**What to work on**
1/ According to the text on robot cost of transport, in what units is cost of transport typically measured?
2/ Condense the paragraph in the text on robot cost of transport that begins "Most robots must carry a payload" into a short bulleted list that keeps its main facts.
3/ Continue the text on robot cost of transport from its final sentence.

>> START Reading text

Abstract

In our introductory VoxCAD project, you were challenged to use the VoxCAD software to design the fastest possible robot using different materials. However, we did not ask you to think about one big thing — efficiency. It is great to design a robot that is very fast, but what if it also consumes a lot of energy? Engineers must consider this when designing robots in the real world — robots that use more energy to move will drain their batteries faster, which can be a problem. This is similar to the concept of fuel economy in cars — everyone wants a car that "gets good gas mileage" — meaning the car will travel as far as possible on a gallon of gas (which in turn, saves money). Fuel economy for cars is measured in miles per gallon (mpg).

Most robots must carry a payload, or cargo, of some sort. The exact payload will vary depending on the purpose of the robot — for example, a search-and-rescue robot might need to carry cameras and wireless communication equipment, and a vacuum-cleaner robot will need to carry the dirt it vacuums from the floor. This is also true for non-robotic vehicles, ranging from everyday passenger cars to the Space Shuttles, which carried astronauts and other equipment to the International Space Station. In either case, moving the robot and its payload requires energy, and energy (whether in the form of batteries, gasoline, or rocket fuel) costs money — so engineers want to minimize the cost, and environmental impact, of movement. To measure how efficiently a robot can transport its payload and its own weight, engineers use the variable cost of transport. Determining the cost of transport for a robot answers the question "How much energy does the robot take to move one unit mass over one unit distance?" and can be calculated with the equation:

Equation 1:

$$Cost \: of \: Transport = \frac{energy}{mass \times distance}$$

Cost of transport is typically measured in joules per kilogram x meter (J/[kg·m]). For example, say a 10 kg robot consumes 10 J to move 1 meter (m), and a 50 kg robot consumes 50 J to move 1 m. Even though the heavier robot uses more energy, both of those robots have the same cost of transport of 1J/[kg·m]. Notice that a lower cost of transport is a good thing — it would be like measuring fuel economy of cars in gallons per mile, instead of miles per gallon (you want to use as few gallons per mile as possible). But remember that the cost of transport calculation for a robot includes the robot's weight, while the fuel economy of a car does not — so they are different things.

Cost of transport can also be calculated in terms of power and velocity. Power is energy consumption per unit time:

Equation 2: $$Power = \frac{energy}{time}$$

and is expressed in watts (W), or one joule per second (J/s).

>> END Reading text
>> START Dataset excerpts

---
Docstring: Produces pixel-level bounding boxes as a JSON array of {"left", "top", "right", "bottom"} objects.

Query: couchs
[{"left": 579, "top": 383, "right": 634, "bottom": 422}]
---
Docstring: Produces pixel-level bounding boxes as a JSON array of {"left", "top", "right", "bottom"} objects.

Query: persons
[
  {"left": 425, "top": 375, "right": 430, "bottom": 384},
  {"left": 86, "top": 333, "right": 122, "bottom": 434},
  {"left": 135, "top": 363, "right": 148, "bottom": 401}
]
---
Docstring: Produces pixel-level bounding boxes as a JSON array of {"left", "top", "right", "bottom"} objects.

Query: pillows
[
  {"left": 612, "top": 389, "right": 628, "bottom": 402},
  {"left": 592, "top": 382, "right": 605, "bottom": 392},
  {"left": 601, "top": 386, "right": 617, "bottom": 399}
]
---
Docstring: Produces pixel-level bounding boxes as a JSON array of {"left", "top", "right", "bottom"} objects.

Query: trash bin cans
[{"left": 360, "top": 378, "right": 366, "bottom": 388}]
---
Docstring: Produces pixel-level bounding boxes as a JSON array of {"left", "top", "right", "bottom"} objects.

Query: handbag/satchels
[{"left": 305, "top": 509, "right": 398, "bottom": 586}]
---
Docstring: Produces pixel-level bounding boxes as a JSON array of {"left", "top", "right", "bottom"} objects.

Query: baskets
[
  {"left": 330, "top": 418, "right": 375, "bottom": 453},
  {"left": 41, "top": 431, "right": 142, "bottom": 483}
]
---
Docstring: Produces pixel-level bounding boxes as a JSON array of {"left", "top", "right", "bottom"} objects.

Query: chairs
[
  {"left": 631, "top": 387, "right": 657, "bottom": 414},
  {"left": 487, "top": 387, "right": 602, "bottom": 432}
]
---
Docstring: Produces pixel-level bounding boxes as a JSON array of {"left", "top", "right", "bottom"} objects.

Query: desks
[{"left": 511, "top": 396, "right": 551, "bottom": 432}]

>> END Dataset excerpts

**Answers for the tasks**
1/ Joules per kilogram x meter (J/[kg·m]).

2/
- Most robots carry a payload, or cargo, which depends on the robot's purpose (e.g., cameras and wireless equipment for a search-and-rescue robot, dirt for a vacuum-cleaner robot).
- The same is true of non-robotic vehicles, from passenger cars to the Space Shuttles.
- Moving a robot and its payload requires energy, which costs money, so engineers aim to minimize the cost and environmental impact of movement.
- Engineers measure this efficiency with the cost of transport: the energy needed to move one unit mass over one unit distance.

3/
Velocity is distance per unit time:

Equation 3: $$Velocity = \frac{distance}{time}$$

and expressed in meters per second (m/s).

This means that, if you divide both the numerator and denominator of Equation 1 by time, you can also express cost of transport as:

Equation 4:

$$Cost \: of \: Transport = \frac{power}{mass \times velocity}$$

This means that in order to calculate cost of transport for your robot, you need to determine its power consumption, mass, and velocity. (Note: Can you show that the result in Equation 4 has the same units as Equation 1?).

Power Consumption

Your robot is made up of active and passive materials. You can think of active materials as muscles in an animal or motors in a machine — they require energy to move. So, you will need to assign a power consumption rate to each voxel of your active materials. Materials that expand and contract more will in general consume more power, so it is a good idea to make the power consumption rate proportional to the absolute value of the material's coefficient of thermal expansion. For example, you could say that a voxel with a coefficient of thermal expansion of 0.01 consumes 1 W (or 1 J/s) of power, and a voxel with a coefficient of thermal expansion of -0.02 consumes 2 W (or 2 J/s) of power. The total power consumption of your robot is the sum of the individual power consumption of all your active voxels, so you will need to count your active voxels for each robot, and keep track of material types.

You can access each material's coefficient of thermal expansion in the Physical sub-tab of the Palette tab, as shown in Figure 1. Remember that each material has its own unique material properties — click on the material name in the list at the top of the Palette tab to select that material, and then view its properties.

Tip: In the Voxel Info section of the Palette tab, VoxCAD displays the total number of voxels for each material type in your model. This can be useful for counting voxels in large robots — but remember that it shows the total number of each type in the entire model. So this will not work if you have multiple robots in a single simulation.

Mass

Each material is assigned a density. Density is mass per unit volume:

Equation 5: $$Density = \frac{mass}{volume}$$

and is generally expressed in kilograms per cubic meter (kg/m³).

You can find the value for density of the selected material right above the value for thermal expansion in the Palette tab (see Figure 1). However, to calculate mass you also need to know the volume of each voxel. You can determine the volume of a single voxel by looking at the voxel shape and size in the Workspace tab. The default voxel shape is "Cube," and the Lattice Dimension determines the length of the sides of the cube.

Once you know the volume and density, you can use Equation 5 to calculate the masses of your different types of voxels. Add up the mass of each voxel to determine the total mass of your robot. Note that, unlike with power, all materials contribute to the mass, not just the active materials.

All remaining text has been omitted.